简体   繁体   English

使用java将XML文件转换为CSV文件

[英]Convert an XML file to CSV file using java

I need help understanding the steps involved in converting an XML file into a CSV file using java. 我需要帮助了解使用java将XML文件转换为CSV文件所涉及的步骤。 Here is an example of an XML file 这是一个XML文件的示例

<?xml version="1.0"?>
<Sites>
<Site id="101" name="NY-01" location="New York">
    <Hosts>
        <Host id="1001">
           <Host_Name>srv001001</Host_Name>
           <IP_address>10.1.2.3</IP_address>
           <OS>Windows</OS>
           <Load_avg_1min>1.3</Load_avg_1min>
           <Load_avg_5min>2.5</Load_avg_5min>
           <Load_avg_15min>1.2</Load_avg_15min>
        </Host>
        <Host id="1002">
           <Host_Name>srv001002</Host_Name>
           <IP_address>10.1.2.4</IP_address>
           <OS>Linux</OS>
           <Load_avg_1min>1.4</Load_avg_1min>
           <Load_avg_5min>2.5</Load_avg_5min>
           <Load_avg_15min>1.2</Load_avg_15min>
        </Host>
        <Host id="1003">
           <Host_Name>srv001003</Host_Name>
           <IP_address>10.1.2.5</IP_address>
           <OS>Linux</OS>
           <Load_avg_1min>3.3</Load_avg_1min>
           <Load_avg_5min>1.6</Load_avg_5min>
           <Load_avg_15min>1.8</Load_avg_15min>
        </Host>
        <Host id="1004">
           <Host_Name>srv001004</Host_Name>
           <IP_address>10.1.2.6</IP_address>
           <OS>Linux</OS>
           <Load_avg_1min>2.3</Load_avg_1min>
           <Load_avg_5min>4.5</Load_avg_5min>
           <Load_avg_15min>4.2</Load_avg_15min>
        </Host>     
    </Hosts>
</Site>
</Sites>

and here is the resulting CSV file. 这是生成的CSV文件。

site_id, site_name, site_location, host_id, host_name, ip_address, operative_system, load_avg_1min, load_avg_5min, load_avg_15min
101, NY-01, New York, 1001, srv001001, 10.1.2.3, Windows, 1.3, 2.5, 1.2
101, NY-01, New York, 1002, srv001002, 10.1.2.4, Linux, 1.4, 2.5, 1.2
101, NY-01, New York, 1003, srv001003, 10.1.2.5, Linux, 3.3, 1.6, 1.8
101, NY-01, New York, 1004, srv001004, 10.1.2.6, Linux, 2.3, 4.5, 4.2

I was thinking of using a DOM parser to read the xml file. 我在考虑使用DOM解析器来读取xml文件。 The problem I have with that is I would need to specify specific elements in to code by name, but I want it to be able to parse it without doing that. 我遇到的问题是我需要按名称指定代码中的特定元素,但我希望它能够在不执行此操作的情况下解析它。

Are there any tools or libraries in java that would be able to help me achieve this. java中是否有任何工具或库可以帮助我实现这一目标。

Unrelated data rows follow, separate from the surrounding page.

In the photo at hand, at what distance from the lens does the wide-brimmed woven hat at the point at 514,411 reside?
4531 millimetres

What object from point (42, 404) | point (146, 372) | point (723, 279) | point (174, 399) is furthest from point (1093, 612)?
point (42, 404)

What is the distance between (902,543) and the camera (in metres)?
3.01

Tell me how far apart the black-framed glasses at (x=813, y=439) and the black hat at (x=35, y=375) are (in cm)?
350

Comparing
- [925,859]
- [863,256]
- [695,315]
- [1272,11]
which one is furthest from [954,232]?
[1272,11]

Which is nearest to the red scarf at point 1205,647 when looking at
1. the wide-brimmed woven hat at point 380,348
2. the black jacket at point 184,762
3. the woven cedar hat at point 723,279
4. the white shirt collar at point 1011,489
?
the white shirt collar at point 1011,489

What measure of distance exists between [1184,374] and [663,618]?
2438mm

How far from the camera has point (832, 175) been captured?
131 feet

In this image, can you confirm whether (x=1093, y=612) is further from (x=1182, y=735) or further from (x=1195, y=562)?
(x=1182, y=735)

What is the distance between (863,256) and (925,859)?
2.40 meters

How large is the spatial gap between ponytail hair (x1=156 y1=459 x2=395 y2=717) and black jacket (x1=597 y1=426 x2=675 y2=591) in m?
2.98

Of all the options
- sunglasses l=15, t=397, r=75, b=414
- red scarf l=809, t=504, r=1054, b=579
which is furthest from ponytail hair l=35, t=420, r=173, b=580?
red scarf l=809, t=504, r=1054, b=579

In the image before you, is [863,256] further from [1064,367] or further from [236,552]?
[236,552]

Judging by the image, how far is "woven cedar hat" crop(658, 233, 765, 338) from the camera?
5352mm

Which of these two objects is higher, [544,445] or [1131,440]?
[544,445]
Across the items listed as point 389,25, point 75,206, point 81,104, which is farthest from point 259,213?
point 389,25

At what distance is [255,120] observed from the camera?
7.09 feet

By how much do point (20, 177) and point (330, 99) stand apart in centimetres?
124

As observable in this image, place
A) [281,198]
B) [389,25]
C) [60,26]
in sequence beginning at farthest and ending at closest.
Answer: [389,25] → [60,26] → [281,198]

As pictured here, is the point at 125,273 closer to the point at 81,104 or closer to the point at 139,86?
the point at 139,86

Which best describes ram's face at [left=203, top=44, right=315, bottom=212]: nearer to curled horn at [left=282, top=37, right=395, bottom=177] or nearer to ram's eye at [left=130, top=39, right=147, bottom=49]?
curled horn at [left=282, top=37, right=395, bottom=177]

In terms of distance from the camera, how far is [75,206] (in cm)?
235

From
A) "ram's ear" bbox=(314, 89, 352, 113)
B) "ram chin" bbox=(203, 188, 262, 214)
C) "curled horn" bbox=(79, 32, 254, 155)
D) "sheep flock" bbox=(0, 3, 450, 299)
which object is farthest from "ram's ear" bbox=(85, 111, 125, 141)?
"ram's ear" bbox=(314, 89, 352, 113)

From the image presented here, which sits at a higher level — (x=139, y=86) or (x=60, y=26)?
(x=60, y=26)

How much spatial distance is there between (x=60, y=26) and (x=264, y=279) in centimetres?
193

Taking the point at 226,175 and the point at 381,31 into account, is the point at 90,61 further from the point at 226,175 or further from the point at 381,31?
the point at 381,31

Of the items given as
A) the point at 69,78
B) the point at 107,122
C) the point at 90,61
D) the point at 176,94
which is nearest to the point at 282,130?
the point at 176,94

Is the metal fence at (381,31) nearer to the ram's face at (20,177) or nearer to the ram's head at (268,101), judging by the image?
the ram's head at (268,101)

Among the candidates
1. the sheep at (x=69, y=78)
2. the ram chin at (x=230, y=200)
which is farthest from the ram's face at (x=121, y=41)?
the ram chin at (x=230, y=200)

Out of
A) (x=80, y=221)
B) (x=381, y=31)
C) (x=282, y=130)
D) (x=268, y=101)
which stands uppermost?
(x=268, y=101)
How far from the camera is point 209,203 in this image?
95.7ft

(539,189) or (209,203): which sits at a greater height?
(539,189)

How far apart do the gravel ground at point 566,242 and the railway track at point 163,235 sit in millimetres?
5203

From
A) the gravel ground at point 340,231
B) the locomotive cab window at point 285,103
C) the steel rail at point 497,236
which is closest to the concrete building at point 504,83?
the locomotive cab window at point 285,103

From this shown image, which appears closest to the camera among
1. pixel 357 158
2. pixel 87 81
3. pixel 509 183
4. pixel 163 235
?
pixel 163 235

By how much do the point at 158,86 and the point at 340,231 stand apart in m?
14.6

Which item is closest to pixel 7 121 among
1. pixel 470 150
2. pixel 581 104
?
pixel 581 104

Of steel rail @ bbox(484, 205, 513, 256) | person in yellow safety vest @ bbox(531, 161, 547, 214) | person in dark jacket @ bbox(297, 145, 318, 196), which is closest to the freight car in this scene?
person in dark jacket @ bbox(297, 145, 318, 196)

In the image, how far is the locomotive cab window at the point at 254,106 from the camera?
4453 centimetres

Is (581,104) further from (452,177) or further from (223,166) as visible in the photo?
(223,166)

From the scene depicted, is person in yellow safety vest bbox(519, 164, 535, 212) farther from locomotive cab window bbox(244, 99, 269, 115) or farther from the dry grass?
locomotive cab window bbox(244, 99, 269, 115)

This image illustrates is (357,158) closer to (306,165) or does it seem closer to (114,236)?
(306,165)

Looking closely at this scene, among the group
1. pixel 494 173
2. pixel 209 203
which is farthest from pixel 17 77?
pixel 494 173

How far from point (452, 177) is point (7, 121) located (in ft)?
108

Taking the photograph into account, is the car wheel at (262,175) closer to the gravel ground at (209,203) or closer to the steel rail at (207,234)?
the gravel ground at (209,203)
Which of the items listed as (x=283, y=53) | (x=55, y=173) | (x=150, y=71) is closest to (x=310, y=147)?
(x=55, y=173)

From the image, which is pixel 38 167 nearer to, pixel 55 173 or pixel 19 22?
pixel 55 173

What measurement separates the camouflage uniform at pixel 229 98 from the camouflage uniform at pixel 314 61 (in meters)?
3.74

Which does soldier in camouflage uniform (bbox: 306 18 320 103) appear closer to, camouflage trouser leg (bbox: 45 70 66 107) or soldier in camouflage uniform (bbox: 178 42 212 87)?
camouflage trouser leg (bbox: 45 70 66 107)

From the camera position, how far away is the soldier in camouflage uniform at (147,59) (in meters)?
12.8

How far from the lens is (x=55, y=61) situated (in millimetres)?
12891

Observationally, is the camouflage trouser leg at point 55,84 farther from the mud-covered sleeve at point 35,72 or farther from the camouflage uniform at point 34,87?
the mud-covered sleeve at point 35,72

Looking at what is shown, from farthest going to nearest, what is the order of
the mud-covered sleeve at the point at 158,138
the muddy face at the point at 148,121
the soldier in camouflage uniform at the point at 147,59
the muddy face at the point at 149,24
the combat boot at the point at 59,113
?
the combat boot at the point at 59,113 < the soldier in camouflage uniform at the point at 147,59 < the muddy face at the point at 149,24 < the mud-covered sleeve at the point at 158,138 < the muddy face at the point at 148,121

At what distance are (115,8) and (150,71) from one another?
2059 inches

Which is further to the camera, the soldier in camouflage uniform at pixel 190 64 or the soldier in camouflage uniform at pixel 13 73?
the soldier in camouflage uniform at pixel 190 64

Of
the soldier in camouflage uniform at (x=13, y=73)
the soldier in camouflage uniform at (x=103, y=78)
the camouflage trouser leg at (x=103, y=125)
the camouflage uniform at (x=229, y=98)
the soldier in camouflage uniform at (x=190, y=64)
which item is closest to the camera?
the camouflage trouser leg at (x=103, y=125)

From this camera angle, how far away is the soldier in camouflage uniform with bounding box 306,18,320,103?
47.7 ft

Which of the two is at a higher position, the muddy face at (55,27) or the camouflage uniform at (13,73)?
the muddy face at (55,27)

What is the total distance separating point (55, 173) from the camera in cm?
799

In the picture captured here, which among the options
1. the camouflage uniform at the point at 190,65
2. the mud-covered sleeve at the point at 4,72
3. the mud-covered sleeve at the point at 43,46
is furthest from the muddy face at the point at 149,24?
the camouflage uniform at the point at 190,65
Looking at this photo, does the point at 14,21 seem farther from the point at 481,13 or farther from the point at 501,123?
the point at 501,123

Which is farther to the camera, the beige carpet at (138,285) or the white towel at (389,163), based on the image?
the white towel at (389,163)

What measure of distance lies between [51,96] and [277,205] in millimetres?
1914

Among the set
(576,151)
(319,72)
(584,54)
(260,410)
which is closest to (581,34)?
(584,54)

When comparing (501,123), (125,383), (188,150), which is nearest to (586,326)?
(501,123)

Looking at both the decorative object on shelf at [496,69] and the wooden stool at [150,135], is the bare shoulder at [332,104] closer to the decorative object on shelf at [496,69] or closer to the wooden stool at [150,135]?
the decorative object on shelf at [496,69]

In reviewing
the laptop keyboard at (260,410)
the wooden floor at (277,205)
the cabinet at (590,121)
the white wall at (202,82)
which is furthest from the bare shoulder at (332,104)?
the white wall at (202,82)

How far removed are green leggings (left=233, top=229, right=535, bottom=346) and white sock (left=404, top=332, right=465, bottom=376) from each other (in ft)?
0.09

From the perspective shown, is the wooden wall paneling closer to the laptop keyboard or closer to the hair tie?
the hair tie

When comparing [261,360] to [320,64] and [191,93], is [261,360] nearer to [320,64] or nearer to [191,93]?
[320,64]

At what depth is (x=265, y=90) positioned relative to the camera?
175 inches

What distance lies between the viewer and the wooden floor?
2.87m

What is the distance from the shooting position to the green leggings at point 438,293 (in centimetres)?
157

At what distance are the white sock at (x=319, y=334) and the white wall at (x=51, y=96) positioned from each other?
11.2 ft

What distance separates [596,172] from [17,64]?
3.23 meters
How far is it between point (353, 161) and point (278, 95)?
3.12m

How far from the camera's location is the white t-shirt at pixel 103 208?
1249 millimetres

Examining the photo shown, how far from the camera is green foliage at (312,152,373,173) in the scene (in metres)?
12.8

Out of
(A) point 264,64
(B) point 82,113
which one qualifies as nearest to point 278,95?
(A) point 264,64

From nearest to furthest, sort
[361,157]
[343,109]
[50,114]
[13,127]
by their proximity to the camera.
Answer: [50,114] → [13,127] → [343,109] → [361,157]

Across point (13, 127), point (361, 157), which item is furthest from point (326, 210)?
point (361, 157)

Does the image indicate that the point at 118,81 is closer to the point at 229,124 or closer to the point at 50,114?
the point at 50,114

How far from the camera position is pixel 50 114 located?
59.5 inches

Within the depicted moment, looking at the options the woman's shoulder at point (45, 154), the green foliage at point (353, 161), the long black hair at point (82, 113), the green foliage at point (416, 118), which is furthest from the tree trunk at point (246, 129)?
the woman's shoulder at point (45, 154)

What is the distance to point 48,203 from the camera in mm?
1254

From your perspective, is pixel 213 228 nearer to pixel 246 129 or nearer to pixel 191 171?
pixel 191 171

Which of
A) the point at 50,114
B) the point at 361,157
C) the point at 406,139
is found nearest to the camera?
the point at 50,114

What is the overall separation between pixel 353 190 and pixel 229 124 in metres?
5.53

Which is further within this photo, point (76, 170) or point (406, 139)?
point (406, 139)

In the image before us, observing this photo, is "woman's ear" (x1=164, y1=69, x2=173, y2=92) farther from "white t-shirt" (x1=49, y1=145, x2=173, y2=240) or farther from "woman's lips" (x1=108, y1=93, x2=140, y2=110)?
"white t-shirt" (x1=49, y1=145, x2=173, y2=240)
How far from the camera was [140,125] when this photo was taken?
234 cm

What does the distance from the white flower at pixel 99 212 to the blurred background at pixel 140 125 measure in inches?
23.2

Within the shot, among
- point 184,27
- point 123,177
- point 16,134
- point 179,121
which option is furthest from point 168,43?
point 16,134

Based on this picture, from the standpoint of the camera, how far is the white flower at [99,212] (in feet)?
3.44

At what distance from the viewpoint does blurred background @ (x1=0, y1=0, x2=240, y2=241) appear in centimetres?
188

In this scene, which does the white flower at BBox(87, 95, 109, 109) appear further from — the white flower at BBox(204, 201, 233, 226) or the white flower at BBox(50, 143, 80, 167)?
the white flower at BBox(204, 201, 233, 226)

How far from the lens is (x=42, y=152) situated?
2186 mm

If I have a XML file of this format below and want to add the value of the InitgPty in the same row with MSgId (Pls note :InitgPty is in the next tag level, so it prints the value in the next row) 如果我有一个下面这种格式的XML文件,并希望在MSgId的同一行中添加InitgPty的值(请注意:InitgPty在下一个标签级别,所以它在下一行打印值)

<?xml version="1.0"?>
<CstmrCdtTrfInitn>
<GrpHdr>
<MsgId>XYZ07/ABC</MsgId>
<NbOfTxs>100000</NbOfTxs>
<InitgPty>
<Nm>XYZ</Nm>
</InitgPty>

here's a working example, data.xml has your data: 这是一个工作示例, data.xml包含您的数据:

import java.io.File;

import javax.xml.parsers.DocumentBuilder;
import javax.xml.parsers.DocumentBuilderFactory;
import javax.xml.transform.Result;
import javax.xml.transform.Source;
import javax.xml.transform.Transformer;
import javax.xml.transform.TransformerFactory;
import javax.xml.transform.dom.DOMSource;
import javax.xml.transform.stream.StreamResult;
import javax.xml.transform.stream.StreamSource;

import org.w3c.dom.Document;

class Xml2Csv {

    public static void main(String args[]) throws Exception {
        File stylesheet = new File("src/main/resources/style.xsl");
        File xmlSource = new File("src/main/resources/data.xml");

        DocumentBuilderFactory factory = DocumentBuilderFactory.newInstance();
        DocumentBuilder builder = factory.newDocumentBuilder();
        Document document = builder.parse(xmlSource);

        StreamSource stylesource = new StreamSource(stylesheet);
        Transformer transformer = TransformerFactory.newInstance()
                .newTransformer(stylesource);
        Source source = new DOMSource(document);
        Result outputTarget = new StreamResult(new File("/tmp/x.csv"));
        transformer.transform(source, outputTarget);
    }
}

style.xsl style.xsl

<?xml version="1.0"?>
<xsl:stylesheet version="1.0" xmlns:xsl="http://www.w3.org/1999/XSL/Transform" xmlns:fo="http://www.w3.org/1999/XSL/Format" >
<xsl:output method="text" omit-xml-declaration="yes" indent="no"/>
<xsl:template match="/">
Host_Name,IP_address,OS,Load_avg_1min,Load_avg_5min,Load_avg_15min
<xsl:for-each select="//Host">
<xsl:value-of select="concat(Host_Name,',',IP_address,',',OS,Load_avg_1min,',',Load_avg_5min,',',Load_avg_15min,'&#xA;')"/>
</xsl:for-each>
</xsl:template>
</xsl:stylesheet>

output: 输出:

Host_Name,IP_address,OS,Load_avg_1min,Load_avg_5min,Load_avg_15min
srv001001,10.1.2.3,Windows1.3,2.5,1.2
srv001002,10.1.2.4,Linux1.4,2.5,1.2
srv001003,10.1.2.5,Linux3.3,1.6,1.8
srv001004,10.1.2.6,Linux2.3,4.5,4.2

Three steps: 三个步骤:

  1. Parse the XML file into a java XML library object. 将XML文件解析为java XML库对象。
  2. Retrieve relevant data from the object for each row. 从每个行的对象中检索相关数据
  3. Write the results to a text file using native java functions , saving with *.csv extension. 使用本机java函数将结果写入文本文件,使用 * .csv扩展名保存。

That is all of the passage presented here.